ディアは大人の姿に変身して、死んでいるのか生きているのか分からない人達に回復魔法をかけて歩く。その姿はまさに物語の中にでてくる聖女のようだった。周囲の人々も口々に「聖女様だ…。」と呟いていた。
「もし、宜しければ、この町に結界を張りたいので東にいる私の仲間と堀を作って頂けませんか?」
そう言って神々しい微笑みを浮かべながら、スコップを渡して歩くディア。
―――――――
――――
「わ、にーちゃん、なんか人が来たよ。」
「ディアの仕業だ。」
「おーい、聖女様のお仲間様!手伝いにきましたよー!」
手伝いに来た人たちに堀作業の説明をして一緒に掘っていくこととなった。次第に人が増え、ユベルは堀作業をする手を止めて魔物退治を優先した。ユベルの魔物を狩る姿を見て町の人達は勇気を貰えているようだった。ナリウスも掘り作業を中断して、倒せそうな魔物を倒した。
「にーちゃんが掘ったら、すぐ終わるんじゃないの。」
「俺もそれは分かってる。だが、町の人達を鍛えないといけないからな。」
ナリウスは「そっか」と笑って言ったが、その裏では、こんなに優しい人がどうしてあんな発作を起こすくらいに壊れてしまっているんだろうと考えていた。どうして誰もユベルを守ってあげなかったんだろうと少し怒りを覚えていた。
「きゃぁっ!!」
女性の少し甲高い声が聞こえて振り向けば、羽の生えた赤いトカゲの魔物が町の人に噛みついていた。
ナリウスは狙いを定めて剣で一突きして倒した。
(的が小さいと大変だな。)
「よくやったナリウス。」
巨大な魔物をよそ見しながら相手をするユベルを見て溜息をつくナリウス。
(俺も早くにーちゃんみたいに強くなりたいな。)
その後もナリウスは魔物を倒して回った。もっと早く、もっと正確に。そんな思いで無我夢中で倒し回っていると、いきなり目を隠され、彼は驚いて身を震わせた。
「!?」
「ナリウス。今日はそこまでだ。」
「にーちゃん。」
ナリウスはユベルの声に驚き、身を止めた。
「戻って休もう。焦る必要はない。」
「うん…。っ!?うわぁっ!!」
ユベルはナリウスを優しく抱き上げ、自分の肩に乗せるようにして肩車をした。ナリウスの体を支えるために、ユベルは注意深くバランスを取りながら歩いた。
「ナリウス!俺は子供の頃、こうされたかったんだ。
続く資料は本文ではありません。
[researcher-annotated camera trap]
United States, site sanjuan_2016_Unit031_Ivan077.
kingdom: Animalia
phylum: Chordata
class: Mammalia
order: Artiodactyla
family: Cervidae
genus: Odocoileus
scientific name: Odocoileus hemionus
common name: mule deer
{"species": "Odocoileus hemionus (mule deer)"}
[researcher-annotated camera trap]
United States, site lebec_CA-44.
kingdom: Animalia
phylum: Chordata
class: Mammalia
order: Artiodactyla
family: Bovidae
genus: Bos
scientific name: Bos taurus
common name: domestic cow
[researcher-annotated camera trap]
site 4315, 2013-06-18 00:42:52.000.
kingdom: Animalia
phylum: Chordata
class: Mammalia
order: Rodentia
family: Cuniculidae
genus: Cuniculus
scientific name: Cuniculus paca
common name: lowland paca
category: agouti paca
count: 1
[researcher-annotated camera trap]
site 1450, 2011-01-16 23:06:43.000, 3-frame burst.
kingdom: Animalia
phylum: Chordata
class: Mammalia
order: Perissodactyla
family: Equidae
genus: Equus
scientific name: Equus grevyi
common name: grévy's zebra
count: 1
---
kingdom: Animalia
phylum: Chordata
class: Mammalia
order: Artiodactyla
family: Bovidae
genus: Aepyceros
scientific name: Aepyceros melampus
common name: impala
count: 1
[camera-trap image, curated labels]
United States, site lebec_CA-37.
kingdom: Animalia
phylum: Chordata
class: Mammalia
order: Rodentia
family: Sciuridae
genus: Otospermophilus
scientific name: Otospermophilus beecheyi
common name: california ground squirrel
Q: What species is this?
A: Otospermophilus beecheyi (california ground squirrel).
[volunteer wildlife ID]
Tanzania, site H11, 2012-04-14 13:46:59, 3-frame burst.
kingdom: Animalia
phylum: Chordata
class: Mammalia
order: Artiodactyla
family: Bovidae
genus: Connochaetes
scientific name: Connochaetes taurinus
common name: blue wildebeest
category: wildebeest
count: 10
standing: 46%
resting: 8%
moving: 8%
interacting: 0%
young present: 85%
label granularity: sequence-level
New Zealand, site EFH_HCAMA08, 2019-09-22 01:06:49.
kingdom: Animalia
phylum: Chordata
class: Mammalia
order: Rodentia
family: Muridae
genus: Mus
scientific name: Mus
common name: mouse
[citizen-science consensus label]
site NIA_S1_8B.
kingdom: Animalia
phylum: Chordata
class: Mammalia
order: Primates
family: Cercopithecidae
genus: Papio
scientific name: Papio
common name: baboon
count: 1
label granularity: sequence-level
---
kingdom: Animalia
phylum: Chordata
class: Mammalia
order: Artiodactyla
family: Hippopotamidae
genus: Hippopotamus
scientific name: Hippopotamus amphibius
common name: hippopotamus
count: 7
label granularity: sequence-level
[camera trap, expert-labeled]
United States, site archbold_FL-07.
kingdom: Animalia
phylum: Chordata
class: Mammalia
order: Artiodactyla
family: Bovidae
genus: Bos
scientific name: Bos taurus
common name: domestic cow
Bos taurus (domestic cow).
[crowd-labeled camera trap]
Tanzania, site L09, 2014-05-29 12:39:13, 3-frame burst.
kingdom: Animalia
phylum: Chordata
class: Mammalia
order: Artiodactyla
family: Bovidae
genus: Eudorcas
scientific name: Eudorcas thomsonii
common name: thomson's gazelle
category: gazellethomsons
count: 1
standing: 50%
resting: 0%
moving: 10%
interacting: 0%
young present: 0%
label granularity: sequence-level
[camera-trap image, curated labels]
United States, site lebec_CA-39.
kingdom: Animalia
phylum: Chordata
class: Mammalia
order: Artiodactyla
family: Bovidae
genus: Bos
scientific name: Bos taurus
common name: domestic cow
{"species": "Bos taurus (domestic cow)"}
」
「にーちゃんには…その、肩車とかしてくれる人はいなかったの?」
「いなかったどころか、戦時中で子供でさえも戦争へ行かされるのが普通だった。幼少期から残酷な教育を施されて育つ。」
「あんまり甘やかさないでよ。俺は今まで十分甘えてきたから、もうちょっと厳しいくらいがいい。」
「そうか、じゃあ寝る前にスクワットと腹筋を300回ずつ増やそう。」
「うげ。」
しばらくそのまま進むと、ディアは町の人々に炊き出しを提供していた。その姿は穏やかで優しく、一人ひとりに笑顔を振りまいていた。鍋から立ち上る温かい香りが、周囲に広がり、人々の心をほっこりさせている。彼女の優しさと温かさが、町の人々に希望と安らぎを与えているようだった。
「ディアって大人の姿だと本当に物語とかに出てくる聖女様みたいだね。」
「そうだな。」
「にーちゃんは、ディアの事好きにならないの?」
「ん?」
「だって、凄く美人じゃんディア。」
「そうか?」
「…だめだ。にーちゃんも顔が良いから分からないやつだ。」
「ははは。顔が良いって本当に良く言われるな。でも、ディアにはそういうった感情は一切湧かないんだ。不思議とな。その変わり、癒される。」
「やっぱ、にーちゃん変わってるよ。あれに惚れない男って、にーちゃんくらいだよ。」
ディアがユベルとナリウスの姿をみつけて笑顔で手を振ってきたので、二人も手を振り返した。
その後、みんなで食事を取り、魔物の毛皮を敷いて休息をとった。ディアは周囲に聖水を撒き、簡易な結界を作り上げ、皆は安心して休息を取ることができた。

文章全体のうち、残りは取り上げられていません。